FINANCE minister Mthuli Ncube has hinted to Parliament that he will be introducing higher denominations of $10 and $20 notes in the near future.

Ncube revealed this on Thursday in the Senate while responding to a question by Masvingo Senator Tichinani Mavetera (MDC Alliance) on the practical steps that he was taking to deal with unscrupulous practices, whereby some businesses are demanding payment in United States dollars.

Ncube said to deal with re-dollarisation, he would first ensure that more cash, in terms of Zimbabwean dollars, was pumped into the system.

“In the last month, we put in cash to the tune of $110 million and we said that in the next six months, we will continue to put in more cash,” Ncube said.

“What we will do going forward is to also increase the size of the denomination. You can imagine that if it is $2 or $5 notes, you have to pack quite a lot of them into the automated teller machines to make withdrawals and so high denominations like $10 or $20 notes are needed going forward and we will be doing that,” he said.

Ncube said they were releasing the new $2 and $5 notes in dribs and drabs to avoid inflation.

“If we put in all the cash that is needed in one moment, it will increase inflation sharply, but also, it may impact the exchange rate and even cause more inflation and so we are using a strategy called a swap, where we are swapping RTGS [real time gross settlement] balances for cash with the bank,” he said.

“What that does is it helps you pump cash into the economy, but without increasing the aggregate amount of cash in circulation.”

The Finance minister said at the moment, the cash in circulation in Zimbabwe, as a percentage of the stock of cash, is just above 4%.

“This is well below that of similar countries in the region. We should double that and that means we have to put in about $1 billion into the economy. That is the first strategy,” Ncube said.

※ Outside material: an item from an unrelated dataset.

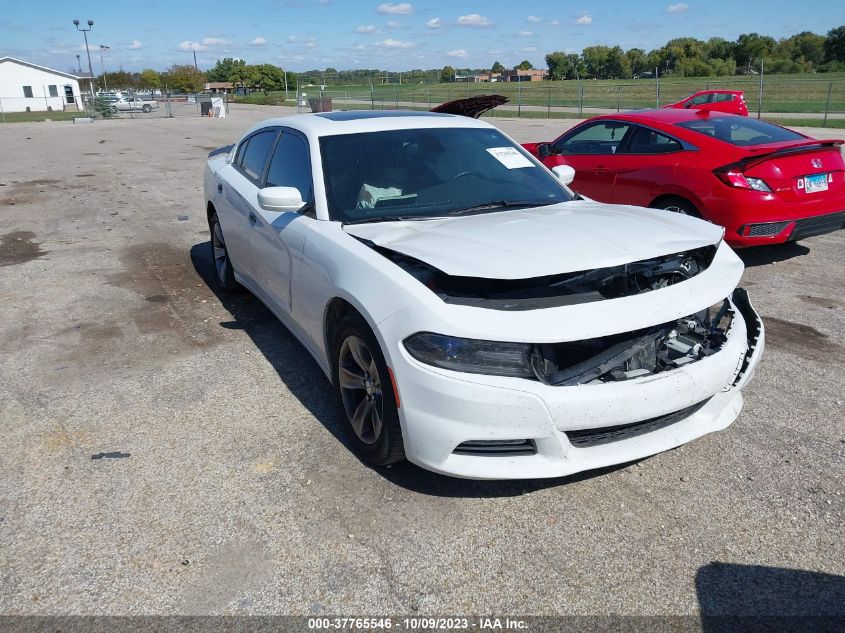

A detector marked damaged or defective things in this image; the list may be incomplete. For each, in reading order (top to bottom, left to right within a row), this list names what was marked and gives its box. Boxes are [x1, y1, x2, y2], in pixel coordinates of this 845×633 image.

crumpled hood [342, 200, 724, 278]
broken headlight assembly [402, 298, 732, 382]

He said the second strategy was legal enforcement to ensure that the Reserve Bank of Zimbabwe (RBZ) is given enough teeth, powers and legal instruments to enforce the use of domestic currency and also impose adequate penalties to dissuade those who demand payments in US dollars from doing so.

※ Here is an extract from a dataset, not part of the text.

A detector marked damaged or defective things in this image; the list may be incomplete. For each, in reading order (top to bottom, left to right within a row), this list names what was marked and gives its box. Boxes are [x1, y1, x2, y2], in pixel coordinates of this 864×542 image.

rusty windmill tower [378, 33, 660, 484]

“So, I will be bringing before this august House, as part of the Finance Bill, some provisions and amendments of the RBZ Act to give more teeth to the Reserve Bank,” the Treasury boss said.

He said to ensure that the country does not re-dollarise, he would put more cash into the system, which would also strengthen the use of the local currency and build confidence around it, thereby discouraging the use of the greenback.